» Estratto del testo
------------------------------------
Quest'anno il fenomeno appare diversamente articolato: nei primi
tre mesi del 2017 gli arrivi sono aumentati di oltre il 60%
rispetto allo scorso anno. Parliamo di un periodo invernale dove
le condizioni climatiche e del mare rendono generalmente
impraticabile l'attraversamento. Negli ultimi mesi, invece,
l'afflusso è calato dell'80%.
Il fenomeno dell’immigrazione clandestina negli anni si è
sviluppato in maniera così abnorme da diventare una vera emergenza
sociale, talvolta un problema di ordine pubblico e di sicurezza
nazionale, sicuramente un peso finanziario per lo Stato italiano.
I quesiti che sinora non hanno trovato adeguata risposta sono
sempre gli stessi: come assistere in modo adeguato coloro che
arrivano, cosa fare per bloccare definitivamente questo afflusso
di persone, come fare a rimandare indietro chi non ha diritto
all'asilo.
Come funziona il sistema
In Italia, almeno sulla carta, ci sarebbe un sistema di
accoglienza oggi non in grado di fare fronte ad un tale numero di
arrivi. Ci sono i Centri di Prima Accoglienza che si articolano in
strutture governative affiancate da strutture "temporanee"
regionali. Poi ci sono i Centri di accoglienza per richiedenti
asilo (CARA), che dovrebbero poi far transitare gli aventi diritto
nel Sistema di protezione per richiedenti asilo. Infine vi sono
gli ex Centri di identificazione ed espulsione (CIE), ribattezzati
Centri di permanenza per il rimpatrio (CPR).
Secondo questo schema, il migrante che sbarca nel nostro Paese
dovrebbe essere inizialmente accolto e poi valutato se avente
diritto all'asilo e se oppure debba essere respinto. Una selezione
che distingue tra chi fugge da una conflitto (profugo) o da una
persecuzione (rifugiato e quindi protetto dalla Convenzione di
Ginevra del 1951) ed il clandestino, ovvero colui che non ha
titoli per rimanere nel Paese e va espulso.
Ammesso e non concesso che sia facile distinguere un clandestino
da un rifugiato o da un profugo – molte volte i clandestini
dichiarano delle false generalità, inclusa la nazionalità, e
tendono a raccontare storie mirate a convincere l'organo
giudicante cioè la Commissione territoriale – il grosso problema è
rappresentato dal tempo necessario al riconoscimento o meno dello
status che autorizzerebbe la permanenza del migrante sul
territorio italiano. In teoria il tutto dovrebbe avvenire entro un
mese dall’arrivo del richiedente asilo, ma generalmente il
processo richiede almeno un anno, salvo poi ricorsi ed appelli in
caso di diniego. Quando l’iter burocratico ha finalmente un esito
negativo, il richiedente asilo si tramuta in clandestino e quindi
oggetto di una richiesta di espulsione.
------------------------------------
» Materiale fornito
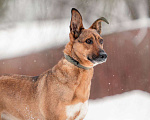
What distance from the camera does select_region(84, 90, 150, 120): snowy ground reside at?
552 cm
------------------------------------
» Istruzioni e requisiti
Puoi proseguire il brano sull'accoglienza dei migranti in Italia a partire dall'ultima frase riportata? I dati non servono per svolgere il compito.

» Risposta
Poi c'è il problema, alquanto macroscopico, dei minorenni non
accompagnati. Arrivano in Italia da soli (oltre 12.000 nel 2017,
un fenomeno sempre più in crescita), non possono essere espulsi ed
hanno bisogno di assistenza sul territorio a prescindere dalla
loro provenienza. Si parla di creare sezioni speciali nell'ambito
degli SPRAR (Sistema di Protezione per richiedenti asilo e
rifugiati). Nel 2016 i bambini arrivati in Italia sono stati
28.223 (16% degli arrivi), di cui 25.846 non accompagnati. Dei
64mila minori sbarcati in Italia negli ultimi tre anni, solo
17mila sono all’interno del sistema di accoglienza.
Infine, i CIE (o CPR) dovrebbero servire per trattenere e poi
espellere i clandestini. Sono centri da cui non si potrebbe uscire
anche se non sono veri e propri centri di detenzione.
Ma qui subentra l'altro grosso problema: come si fa ad espellere
un clandestino se manca un accordo di riammissione con il Paese di
origine. E siccome parliamo in stragrande maggioranza di partner
africani dove la povertà è endemica, è facile immaginare come
questi non siano molto propensi a riprendersi indietro un proprio
connazionale. Quindi al clandestino viene notificata l'espulsione,
ma il provvedimento non viene eseguito. Anzi, il clandestino fa
perdere le sue tracce e magari circola sul territorio nazionale
con altre generalità.
La ricerca di accordi
La soluzione principale che ha cercato l'Italia è stata quella di
finalizzare accordi bilaterali con i Paesi di provenienza dei
migranti o con quelli di transito. L'idea principale è quella di
bloccare l'immigrato nel Paese di origine o mentre è in transito e
prima che arrivi sulle coste libiche. L'ultimo accordo con il
Niger, con una profferta di 50 milioni di euro, va in questa
direzione.
Altre trattative sono in corso con l'Egitto (da dove partono quasi
il 10% delle barche di clandestini), la Tunisia e la Nigeria,
statisticamente la nazione da dove arriva il maggior numero di
migranti che poi diventano irregolari. In questo contesto va anche
inserito l'accordo sottoscritto alcuni mesi fa dal Ministero
dell'Interno italiano con i Tuareg, i Tebu e altre tribù del sud
della Libia. Verranno addestrate delle guardie di confine, a cui
vanno aggiunti altri vantaggi economici.
L'Italia sta ripercorrendo con la Libia la stessa strada del
passato. Nel 2008 fu firmato con Muammar Gheddafi un accordo che
contemplava, tra le varie cose, anche la collaborazione di Tripoli
nel riprendersi indietro i clandestini che partivano dalle spiagge
libiche. Gheddafi accettò i respingimenti di migranti in cambio di
5 miliardi di euro, distribuiti su progetti di autostrade, borse
di studio, cooperazione, sistemi di sorveglianza etc.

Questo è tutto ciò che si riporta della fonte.